The Toronto Star ran a piece similar to Maden’s. Written by Andy Blatchford of The Canadian Press, it also highlighted the injustice of the equalization formula. ”Under the formula, the same six so-called “have-not” provinces that received cash in 2015-16 — Quebec, Ontario, Manitoba, Nova Scotia, New Brunswick and Prince Edward Island — will get the payments again next year. That means economies hit hard by the sudden drop in oil prices — such as Alberta and Saskatchewan — will continue to pay into the program as “have” provinces. (That last statement is false. Individual federal taxpayers in every province – not provincial governments – contribute to the equalization. It always amazes me that sports writers can write confidently and competently about arcania like the NHL or NBA salary cap while political reporters consistently get something as relatively as equalization wrong).

To their credit, the finance ministers from Saskatchewan and Alberta passed up the opportunity presented by reporters to trash equalization and those who receive it. “Well, the formula is the formula and we’re a have province,” said Saskatchewan’s minister Kevin Doherty. “Based on that formula, there is a lag effect.” Joe Ceci of Alberta also eschewed bashing equalization, instead blaming continued low oil prices for the fact that the NDP government may be forced to shelve millions of dollars in spending promised during the election campaign last May.

With all of the attention paid to equalization and the stories du jour (oil prices, infrastructure and possible expansion of the Canada Pension Plan), it’s  not surprising that reporters and columnists failed to put the whole transfer picture in perspective. Next fiscal year will mark ten years of operating with transfer formulae introduced by the Harper Conservatives following extensive consultation and discussion initiated by the Martin Liberals. The numbers released this week confirm that since the first of those changes were introduced in 2007-08, increases in federal transfers have gone disproportionately to Alberta and Ontario while Nova Scotia and the other Atlantic provinces have seen increases well below the national average. This is partly due to changes in the economy and partly the result of  formula changes.
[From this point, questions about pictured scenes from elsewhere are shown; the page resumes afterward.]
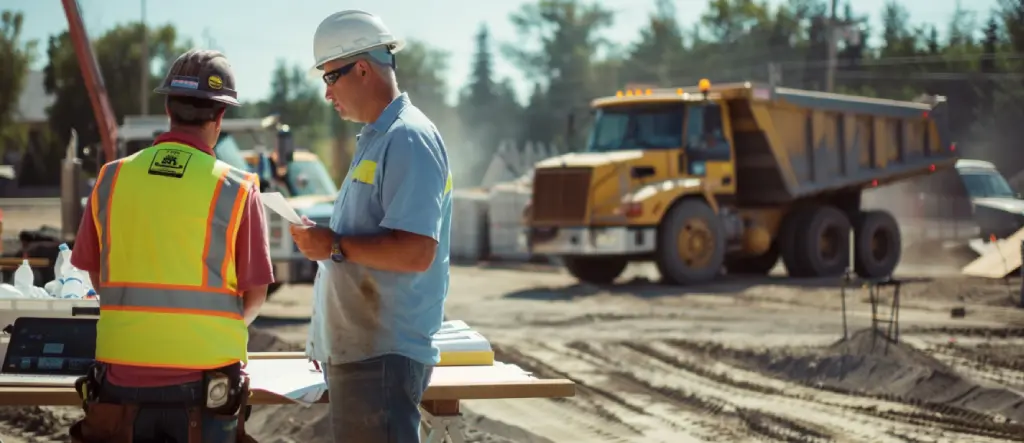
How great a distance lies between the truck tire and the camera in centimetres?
2336

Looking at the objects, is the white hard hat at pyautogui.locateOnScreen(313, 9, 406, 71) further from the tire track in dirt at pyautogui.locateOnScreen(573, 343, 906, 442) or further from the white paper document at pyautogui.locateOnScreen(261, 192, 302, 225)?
the tire track in dirt at pyautogui.locateOnScreen(573, 343, 906, 442)

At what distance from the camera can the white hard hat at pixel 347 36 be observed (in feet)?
13.4

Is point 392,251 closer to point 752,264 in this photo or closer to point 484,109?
point 752,264

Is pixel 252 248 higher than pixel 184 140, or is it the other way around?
pixel 184 140

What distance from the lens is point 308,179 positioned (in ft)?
58.7

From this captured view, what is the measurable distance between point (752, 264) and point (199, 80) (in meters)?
20.2

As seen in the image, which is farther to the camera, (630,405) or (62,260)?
(630,405)

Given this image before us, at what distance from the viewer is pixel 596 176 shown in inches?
782

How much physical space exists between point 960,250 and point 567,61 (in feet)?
213

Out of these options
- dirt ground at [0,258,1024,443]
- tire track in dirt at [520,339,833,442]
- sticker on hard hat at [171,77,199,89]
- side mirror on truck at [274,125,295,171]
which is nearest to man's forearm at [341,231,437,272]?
sticker on hard hat at [171,77,199,89]

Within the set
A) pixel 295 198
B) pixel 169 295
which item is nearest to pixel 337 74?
pixel 169 295

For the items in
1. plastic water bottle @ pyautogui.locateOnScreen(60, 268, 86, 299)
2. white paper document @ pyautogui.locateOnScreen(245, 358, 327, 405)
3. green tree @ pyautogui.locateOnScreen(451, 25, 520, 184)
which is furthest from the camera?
green tree @ pyautogui.locateOnScreen(451, 25, 520, 184)

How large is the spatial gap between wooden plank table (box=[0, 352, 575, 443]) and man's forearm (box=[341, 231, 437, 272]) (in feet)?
3.24

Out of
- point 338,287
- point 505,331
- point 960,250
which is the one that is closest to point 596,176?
point 505,331
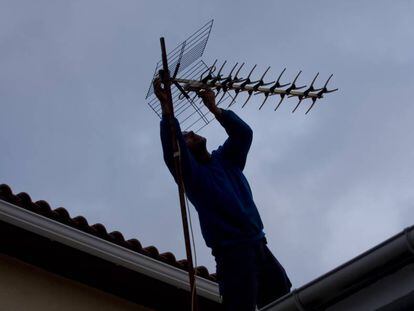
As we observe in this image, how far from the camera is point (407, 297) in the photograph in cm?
506

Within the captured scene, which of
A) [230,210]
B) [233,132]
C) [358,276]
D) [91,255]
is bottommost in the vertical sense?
[358,276]

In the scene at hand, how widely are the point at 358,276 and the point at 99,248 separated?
2.98 m

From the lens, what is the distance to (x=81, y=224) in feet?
25.5

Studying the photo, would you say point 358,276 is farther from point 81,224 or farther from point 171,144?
point 81,224

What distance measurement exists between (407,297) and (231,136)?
2.26 metres

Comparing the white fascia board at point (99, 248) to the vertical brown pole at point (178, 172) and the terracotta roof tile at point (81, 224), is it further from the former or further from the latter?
the vertical brown pole at point (178, 172)

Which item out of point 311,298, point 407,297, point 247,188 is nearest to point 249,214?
point 247,188

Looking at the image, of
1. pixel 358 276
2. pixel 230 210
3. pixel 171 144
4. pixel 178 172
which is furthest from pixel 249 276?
pixel 358 276

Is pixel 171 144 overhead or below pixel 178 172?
overhead

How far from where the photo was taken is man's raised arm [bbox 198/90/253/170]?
22.6ft

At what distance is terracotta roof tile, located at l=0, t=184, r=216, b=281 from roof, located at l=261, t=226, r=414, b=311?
2639mm

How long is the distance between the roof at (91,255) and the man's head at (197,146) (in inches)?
49.7

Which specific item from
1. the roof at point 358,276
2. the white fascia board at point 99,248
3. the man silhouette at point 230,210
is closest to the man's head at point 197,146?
the man silhouette at point 230,210

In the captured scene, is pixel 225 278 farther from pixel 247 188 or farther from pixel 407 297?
pixel 407 297
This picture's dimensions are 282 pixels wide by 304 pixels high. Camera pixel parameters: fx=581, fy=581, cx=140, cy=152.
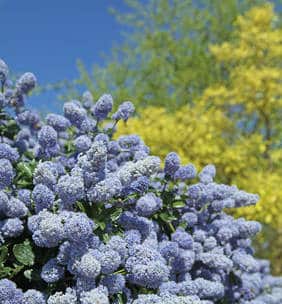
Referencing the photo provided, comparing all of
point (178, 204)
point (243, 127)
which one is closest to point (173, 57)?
point (243, 127)

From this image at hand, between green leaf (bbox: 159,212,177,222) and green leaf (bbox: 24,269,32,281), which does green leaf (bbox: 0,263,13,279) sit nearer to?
green leaf (bbox: 24,269,32,281)

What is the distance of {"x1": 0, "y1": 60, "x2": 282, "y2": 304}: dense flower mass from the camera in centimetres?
173

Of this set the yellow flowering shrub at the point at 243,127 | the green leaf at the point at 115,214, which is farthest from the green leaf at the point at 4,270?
the yellow flowering shrub at the point at 243,127

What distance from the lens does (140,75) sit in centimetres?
1015

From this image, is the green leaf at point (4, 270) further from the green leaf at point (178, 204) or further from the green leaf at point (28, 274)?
the green leaf at point (178, 204)

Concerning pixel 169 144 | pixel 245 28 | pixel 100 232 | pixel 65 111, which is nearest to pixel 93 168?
pixel 100 232

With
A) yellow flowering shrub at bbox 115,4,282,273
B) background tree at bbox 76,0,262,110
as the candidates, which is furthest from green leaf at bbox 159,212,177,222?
background tree at bbox 76,0,262,110

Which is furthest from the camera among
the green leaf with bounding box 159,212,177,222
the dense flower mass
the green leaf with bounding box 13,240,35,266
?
the green leaf with bounding box 159,212,177,222

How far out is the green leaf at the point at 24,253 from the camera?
72.6 inches

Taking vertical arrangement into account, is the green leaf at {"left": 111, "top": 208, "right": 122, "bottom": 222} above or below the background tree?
below

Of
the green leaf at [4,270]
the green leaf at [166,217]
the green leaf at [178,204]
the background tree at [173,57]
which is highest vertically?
the background tree at [173,57]

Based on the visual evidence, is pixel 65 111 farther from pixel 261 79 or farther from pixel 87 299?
pixel 261 79

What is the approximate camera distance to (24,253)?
6.13ft

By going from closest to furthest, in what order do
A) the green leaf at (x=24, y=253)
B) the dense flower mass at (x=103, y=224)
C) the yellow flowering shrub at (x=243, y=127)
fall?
1. the dense flower mass at (x=103, y=224)
2. the green leaf at (x=24, y=253)
3. the yellow flowering shrub at (x=243, y=127)
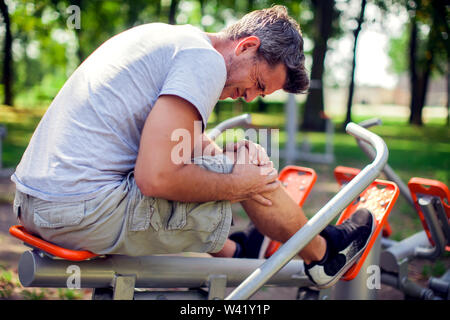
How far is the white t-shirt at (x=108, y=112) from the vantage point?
158 cm

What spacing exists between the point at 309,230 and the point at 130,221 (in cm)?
58

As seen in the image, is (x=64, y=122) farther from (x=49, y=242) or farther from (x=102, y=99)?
(x=49, y=242)

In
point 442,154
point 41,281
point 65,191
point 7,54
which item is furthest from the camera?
point 7,54

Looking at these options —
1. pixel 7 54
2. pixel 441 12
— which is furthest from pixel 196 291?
pixel 7 54

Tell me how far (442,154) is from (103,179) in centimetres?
1004

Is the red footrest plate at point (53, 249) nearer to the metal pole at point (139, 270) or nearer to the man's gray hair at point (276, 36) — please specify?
the metal pole at point (139, 270)

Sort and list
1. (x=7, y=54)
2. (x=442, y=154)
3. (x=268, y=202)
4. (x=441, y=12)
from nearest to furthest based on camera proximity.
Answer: (x=268, y=202)
(x=442, y=154)
(x=441, y=12)
(x=7, y=54)

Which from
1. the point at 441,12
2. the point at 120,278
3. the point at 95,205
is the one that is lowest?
the point at 120,278

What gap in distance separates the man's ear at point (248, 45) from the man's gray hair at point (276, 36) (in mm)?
17

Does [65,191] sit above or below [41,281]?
above

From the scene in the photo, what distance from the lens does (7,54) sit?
16266 millimetres

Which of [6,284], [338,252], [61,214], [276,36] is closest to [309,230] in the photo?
[338,252]

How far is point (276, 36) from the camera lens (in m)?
1.78

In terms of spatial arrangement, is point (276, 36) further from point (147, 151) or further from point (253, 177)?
point (147, 151)
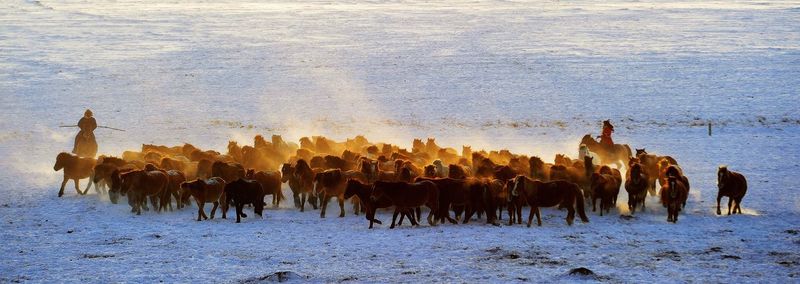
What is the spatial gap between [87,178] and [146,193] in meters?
5.26

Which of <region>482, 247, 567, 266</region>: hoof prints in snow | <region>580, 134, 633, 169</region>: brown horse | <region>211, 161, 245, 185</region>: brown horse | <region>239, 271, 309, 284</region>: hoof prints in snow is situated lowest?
<region>239, 271, 309, 284</region>: hoof prints in snow

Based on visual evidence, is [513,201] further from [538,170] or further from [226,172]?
[226,172]

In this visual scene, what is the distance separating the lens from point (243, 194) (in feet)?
58.2

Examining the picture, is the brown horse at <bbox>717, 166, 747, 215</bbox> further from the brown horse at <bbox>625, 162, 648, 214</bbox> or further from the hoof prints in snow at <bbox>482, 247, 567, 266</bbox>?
the hoof prints in snow at <bbox>482, 247, 567, 266</bbox>

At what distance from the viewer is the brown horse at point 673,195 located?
683 inches

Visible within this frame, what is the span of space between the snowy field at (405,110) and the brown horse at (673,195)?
389 millimetres

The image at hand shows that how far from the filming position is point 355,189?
17516 mm

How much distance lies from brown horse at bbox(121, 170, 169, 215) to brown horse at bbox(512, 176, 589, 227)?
6294 mm

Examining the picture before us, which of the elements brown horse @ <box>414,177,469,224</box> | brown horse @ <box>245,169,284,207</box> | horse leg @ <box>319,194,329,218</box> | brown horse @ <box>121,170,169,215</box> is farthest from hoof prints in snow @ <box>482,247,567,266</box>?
brown horse @ <box>121,170,169,215</box>

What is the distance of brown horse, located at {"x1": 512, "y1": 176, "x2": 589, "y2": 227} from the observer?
17297 mm

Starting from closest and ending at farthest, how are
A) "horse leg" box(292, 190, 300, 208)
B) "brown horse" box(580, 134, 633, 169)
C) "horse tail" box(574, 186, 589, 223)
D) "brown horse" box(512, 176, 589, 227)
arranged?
"brown horse" box(512, 176, 589, 227)
"horse tail" box(574, 186, 589, 223)
"horse leg" box(292, 190, 300, 208)
"brown horse" box(580, 134, 633, 169)

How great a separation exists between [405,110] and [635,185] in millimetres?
19039

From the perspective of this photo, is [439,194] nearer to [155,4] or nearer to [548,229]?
[548,229]

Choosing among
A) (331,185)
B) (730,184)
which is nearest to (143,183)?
(331,185)
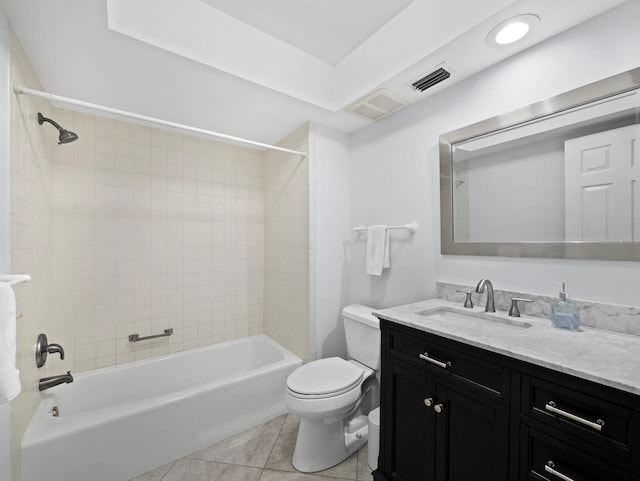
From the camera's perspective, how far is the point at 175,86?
1.73m

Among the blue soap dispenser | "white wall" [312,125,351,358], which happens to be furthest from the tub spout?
the blue soap dispenser

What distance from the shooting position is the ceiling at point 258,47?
1231 mm

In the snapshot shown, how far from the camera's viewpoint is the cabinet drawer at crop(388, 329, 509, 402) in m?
0.95

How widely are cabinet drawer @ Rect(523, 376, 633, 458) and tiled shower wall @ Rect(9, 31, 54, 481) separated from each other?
6.54ft

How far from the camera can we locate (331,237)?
7.64ft

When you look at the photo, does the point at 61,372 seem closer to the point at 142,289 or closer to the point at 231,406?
the point at 142,289

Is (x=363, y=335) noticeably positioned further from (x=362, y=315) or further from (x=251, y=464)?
(x=251, y=464)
Change in Per capita transfers 2007-2017

2007-8          2016-7          % change

Canada     $1,434        $1,960              36.7

Alberta      $  797         $1,366             71.4

Ontario     $  948         $1,532             61.6

NS              $2,611         $3,240           24.1

NL              $2,882        $1,366          -52.6

A particularly damaging change was the move in 2014-15 to equal per capita health transfers, in which Alberta’s $1 billion windfall was paid for from the allotments to other provinces. Subsequent increases to those provinces have been applied to the lower base created in 2014-15. This has cost Nova Scotia $84 million the last three years. In the run up to this week’s meeting there were media stories about the desire of some finance ministers to talk about health funding. If such discussion did take place, the details remained behind closed doors, presumably because a new health deal is to be discussed by premiers and the prime minister early next year.

In the meantime, if reporters covering the finance ministers’ meeting had wanted to start a pity party, they could have taken a closer look at Newfoundland and Labrador, the nouveau-riche, easy-come-easy-go player in the fossil fuel casino. Once the poorest province in Confederation, Newfoundland traded dependency on Ottawa for dependency on oil early this century. Now that oil has let them down, Newfoundlanders are in tough. On Wednesday the new Liberal government in St. John’s announced a deficit for 2015-16 of $2 billion, which for a province of less than 530,000 people would be equivalent to a $16-billion deficit in Alberta instead of the latest projection of $6.1 billion. On top of that, Newfoundland has an accumulated per capita debt of $22,000, compared with about $5,000 in Saskatchewan and zero in Alberta. Yet, just like Alberta, B.C. and Saskatchewan, Newfoundland gets no equalization this year and its transfer for health and social programs is up by only $30 million.

In the final analysis, the media may be right, there is something wrong with the transfer system. It’s just that their definition of the problem is a lot different from mine.